The famous software pirate was sentenced to 51 months in prison

Jun 26, 2007 13:59 GMT  ·  By

The famous software pirate DrinkOrDie was sentenced to 51 months in prison for distributing almost any type of pirated material including applications, games, music and videos. Hew Griffiths, 44 year old, pleaded guilty last year, and was extradited to Australia, his mother country. As Ars Technica reported, the pirate earned approximately $50 million for the content distributed in the entire world, most of its clients being individual users who didn't buy the product from the original producer.

"From his home in Australia, Griffiths became one of the most notorious leaders of the underground Internet piracy community by orchestrating the theft of hundreds of thousands of dollars in copyrighted material," said Assistant Attorney General Alice Fisher in a statement according to the same source.

DrinkOrDie, also known as DoD, is a software piracy group that cracked almost any type of digital content and distributed it on the Internet. The entire gang was founded in 1993 in Moscow and after only two years, it was a worldwide piracy network known as the group that released Windows 95 two weeks before Microsoft officially launched it.

DoD was discovered and busted by the authorities in 2001 when several members were arrested and convicted for all their past illegal activities. After almost 8 years of software cracking, DrinkOrDie remained in history for causing up to $500 million damages to the affected software companies.

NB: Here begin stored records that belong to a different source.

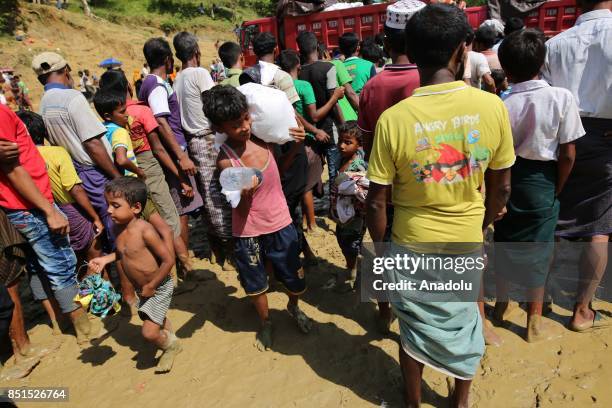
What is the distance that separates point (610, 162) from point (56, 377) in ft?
14.0

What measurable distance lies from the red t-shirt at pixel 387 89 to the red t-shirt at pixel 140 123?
6.85ft

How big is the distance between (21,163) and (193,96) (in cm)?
152

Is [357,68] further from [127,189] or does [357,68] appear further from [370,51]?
[127,189]

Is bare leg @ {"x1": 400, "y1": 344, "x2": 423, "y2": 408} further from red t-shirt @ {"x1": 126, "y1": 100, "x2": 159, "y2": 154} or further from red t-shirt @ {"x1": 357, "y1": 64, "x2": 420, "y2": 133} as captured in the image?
red t-shirt @ {"x1": 126, "y1": 100, "x2": 159, "y2": 154}

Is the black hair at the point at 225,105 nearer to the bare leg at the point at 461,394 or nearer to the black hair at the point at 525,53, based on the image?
the black hair at the point at 525,53

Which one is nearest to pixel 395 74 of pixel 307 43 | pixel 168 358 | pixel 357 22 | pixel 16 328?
pixel 307 43

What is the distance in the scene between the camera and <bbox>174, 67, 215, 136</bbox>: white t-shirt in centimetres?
392


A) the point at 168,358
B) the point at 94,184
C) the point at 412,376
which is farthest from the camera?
Answer: the point at 94,184

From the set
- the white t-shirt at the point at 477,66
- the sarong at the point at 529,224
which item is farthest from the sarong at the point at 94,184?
the white t-shirt at the point at 477,66

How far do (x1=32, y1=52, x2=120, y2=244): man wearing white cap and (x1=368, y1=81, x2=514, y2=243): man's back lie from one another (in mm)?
2447

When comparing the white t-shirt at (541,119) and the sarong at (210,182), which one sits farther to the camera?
the sarong at (210,182)

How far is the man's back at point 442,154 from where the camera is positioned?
185 cm

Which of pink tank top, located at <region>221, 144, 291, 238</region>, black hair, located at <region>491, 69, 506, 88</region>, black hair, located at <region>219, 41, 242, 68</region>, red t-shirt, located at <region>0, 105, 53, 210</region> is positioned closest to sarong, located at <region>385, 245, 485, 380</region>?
pink tank top, located at <region>221, 144, 291, 238</region>

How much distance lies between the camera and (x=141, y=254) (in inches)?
116
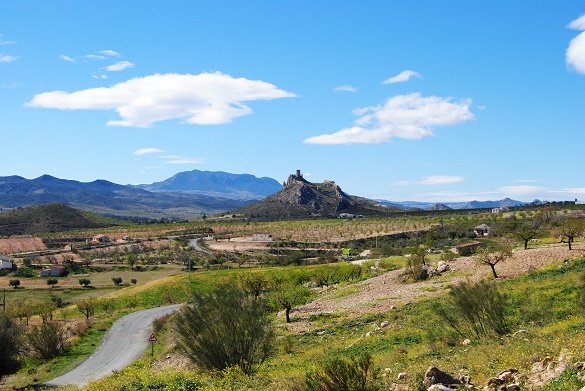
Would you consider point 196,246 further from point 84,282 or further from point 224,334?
point 224,334

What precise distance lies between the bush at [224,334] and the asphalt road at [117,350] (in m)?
7.90

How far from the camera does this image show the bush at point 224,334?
65.6 feet

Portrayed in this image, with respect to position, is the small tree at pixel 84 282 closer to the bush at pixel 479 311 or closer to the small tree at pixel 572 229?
the small tree at pixel 572 229

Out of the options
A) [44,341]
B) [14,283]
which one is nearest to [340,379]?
[44,341]

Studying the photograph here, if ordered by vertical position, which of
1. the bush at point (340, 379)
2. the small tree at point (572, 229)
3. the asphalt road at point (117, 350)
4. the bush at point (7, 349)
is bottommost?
the asphalt road at point (117, 350)

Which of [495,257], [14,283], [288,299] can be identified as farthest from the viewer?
[14,283]

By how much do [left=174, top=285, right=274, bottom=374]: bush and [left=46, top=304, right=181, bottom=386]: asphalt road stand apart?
7.90 m

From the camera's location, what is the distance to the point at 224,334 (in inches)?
782

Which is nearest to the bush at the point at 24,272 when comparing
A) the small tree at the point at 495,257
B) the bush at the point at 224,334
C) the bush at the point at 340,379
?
the small tree at the point at 495,257

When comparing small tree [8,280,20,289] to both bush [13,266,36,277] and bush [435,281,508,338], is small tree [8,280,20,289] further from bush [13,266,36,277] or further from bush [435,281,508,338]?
bush [435,281,508,338]

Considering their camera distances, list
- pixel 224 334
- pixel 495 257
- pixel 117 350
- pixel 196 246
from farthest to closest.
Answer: pixel 196 246 → pixel 495 257 → pixel 117 350 → pixel 224 334

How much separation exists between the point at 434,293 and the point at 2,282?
6826 centimetres

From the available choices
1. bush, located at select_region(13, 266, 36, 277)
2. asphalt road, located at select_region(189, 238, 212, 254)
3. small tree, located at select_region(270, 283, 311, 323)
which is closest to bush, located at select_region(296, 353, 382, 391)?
small tree, located at select_region(270, 283, 311, 323)

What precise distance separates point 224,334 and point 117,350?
23.1 meters
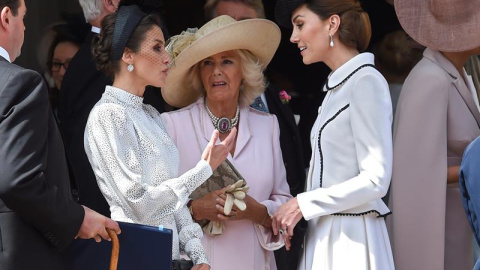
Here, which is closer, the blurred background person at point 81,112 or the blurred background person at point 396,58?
the blurred background person at point 81,112

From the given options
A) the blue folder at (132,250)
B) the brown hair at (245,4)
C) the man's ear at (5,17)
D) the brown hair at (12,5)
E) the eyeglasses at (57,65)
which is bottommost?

However, it seems that the members of the group are not the only people affected by the recent investigations as the authorities are trying to discover the individual users who took pirated software from DoD. "Whether committed with a gun or a keyboard -- theft is theft," said U.S. Attorney Chuck Rosenberg according to Digital Media Wire. "And, for those inclined to steal Intellectual Property here, or from halfway around the world, they are on notice that we can and will reach them."